Dry the skillets completely immediately after they are washed. This is important to keep them from rusting. After, I’ll put them in the oven if it’s still warm from baking or I’ll heat it up on a burner to make sure they are dry. Once I know they’re warm and dry I’ll spray them lightly with my spray oil, wipe them out (even the outside), let them cool and put them away. Reseason them as needed.  I store mine in my oven since I have a storage shortage in my kitchen.

What if your cast iron is already rusted?  Or what if you find a rusty cast iron piece at a yard sale or thrift store?  Sometimes the very best (and cheapest) yard sale/thrift store cast iron finds are the ones that are rusted because nobody else wants them.

Scrubbing with some steel wool (or even some fine sand paper) and a very little bit of vegetable oil, you can get that cast iron back to usable condition.

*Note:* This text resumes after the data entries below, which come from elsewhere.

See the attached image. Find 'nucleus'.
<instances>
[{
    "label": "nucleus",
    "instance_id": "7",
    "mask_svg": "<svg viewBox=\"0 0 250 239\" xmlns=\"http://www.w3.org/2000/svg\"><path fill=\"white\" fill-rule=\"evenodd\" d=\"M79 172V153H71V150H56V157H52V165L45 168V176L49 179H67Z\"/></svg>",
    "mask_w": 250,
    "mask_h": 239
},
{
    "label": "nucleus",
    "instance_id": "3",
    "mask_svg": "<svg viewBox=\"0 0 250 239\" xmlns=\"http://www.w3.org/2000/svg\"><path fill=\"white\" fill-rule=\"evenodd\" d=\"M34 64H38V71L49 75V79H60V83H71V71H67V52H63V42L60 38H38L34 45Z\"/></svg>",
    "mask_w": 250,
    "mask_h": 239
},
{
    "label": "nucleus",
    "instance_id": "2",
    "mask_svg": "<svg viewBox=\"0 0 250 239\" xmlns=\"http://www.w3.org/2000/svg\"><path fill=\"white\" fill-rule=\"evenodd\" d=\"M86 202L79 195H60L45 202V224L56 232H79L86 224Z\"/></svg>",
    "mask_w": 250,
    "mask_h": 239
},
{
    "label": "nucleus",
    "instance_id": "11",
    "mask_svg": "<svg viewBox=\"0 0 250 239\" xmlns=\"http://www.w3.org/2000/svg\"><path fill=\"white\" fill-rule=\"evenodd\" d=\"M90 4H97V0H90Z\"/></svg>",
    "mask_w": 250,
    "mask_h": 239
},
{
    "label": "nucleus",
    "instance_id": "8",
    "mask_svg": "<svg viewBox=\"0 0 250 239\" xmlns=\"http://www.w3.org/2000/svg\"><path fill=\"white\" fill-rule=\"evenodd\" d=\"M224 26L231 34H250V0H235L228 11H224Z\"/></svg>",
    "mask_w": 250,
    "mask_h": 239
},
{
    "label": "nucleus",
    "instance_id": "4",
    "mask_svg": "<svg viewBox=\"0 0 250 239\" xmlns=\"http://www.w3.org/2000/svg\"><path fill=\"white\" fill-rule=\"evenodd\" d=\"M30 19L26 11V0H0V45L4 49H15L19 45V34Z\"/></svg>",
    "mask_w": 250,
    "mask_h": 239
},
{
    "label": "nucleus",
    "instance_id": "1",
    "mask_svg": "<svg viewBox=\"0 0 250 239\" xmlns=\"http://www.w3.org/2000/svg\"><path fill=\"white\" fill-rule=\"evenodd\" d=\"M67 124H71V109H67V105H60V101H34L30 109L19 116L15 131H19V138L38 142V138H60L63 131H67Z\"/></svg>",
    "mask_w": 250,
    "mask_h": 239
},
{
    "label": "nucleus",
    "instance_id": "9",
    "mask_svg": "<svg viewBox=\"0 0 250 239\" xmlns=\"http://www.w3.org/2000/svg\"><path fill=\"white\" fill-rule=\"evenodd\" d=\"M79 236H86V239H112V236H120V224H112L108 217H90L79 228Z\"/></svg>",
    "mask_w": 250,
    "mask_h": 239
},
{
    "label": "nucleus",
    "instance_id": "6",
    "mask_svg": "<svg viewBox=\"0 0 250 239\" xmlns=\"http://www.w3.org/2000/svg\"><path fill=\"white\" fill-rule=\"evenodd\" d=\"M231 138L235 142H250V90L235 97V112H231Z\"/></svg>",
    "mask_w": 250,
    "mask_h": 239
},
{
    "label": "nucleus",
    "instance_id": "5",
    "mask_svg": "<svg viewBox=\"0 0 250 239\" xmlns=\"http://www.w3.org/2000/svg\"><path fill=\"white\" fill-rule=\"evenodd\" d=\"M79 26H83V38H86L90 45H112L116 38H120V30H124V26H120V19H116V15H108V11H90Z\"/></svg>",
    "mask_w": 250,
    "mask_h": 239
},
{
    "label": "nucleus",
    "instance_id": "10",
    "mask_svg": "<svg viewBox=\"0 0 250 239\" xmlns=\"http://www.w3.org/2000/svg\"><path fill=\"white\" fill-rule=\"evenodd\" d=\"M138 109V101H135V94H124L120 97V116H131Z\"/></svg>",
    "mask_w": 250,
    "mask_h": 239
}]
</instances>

If it is very rusty, you may need to enlist hubby’s help and use a grinder to get the heavy rust off.  But I’ve even used steel wool then, it just took a lot of elbow grease. It may take some work, but your work will pay off. Once the rust is removed, wash the cast iron and make sure it is good and dry (otherwise it will rust again). I’ll put them in a warm oven or heat it up briefly on a burner to make sure they are dry. Then you would season it, and you are good to go.

I really love cooking with my cast iron. The more they are used, seasoned and properly taken care of…the more favored they will be.  Do you have some favorite cast iron?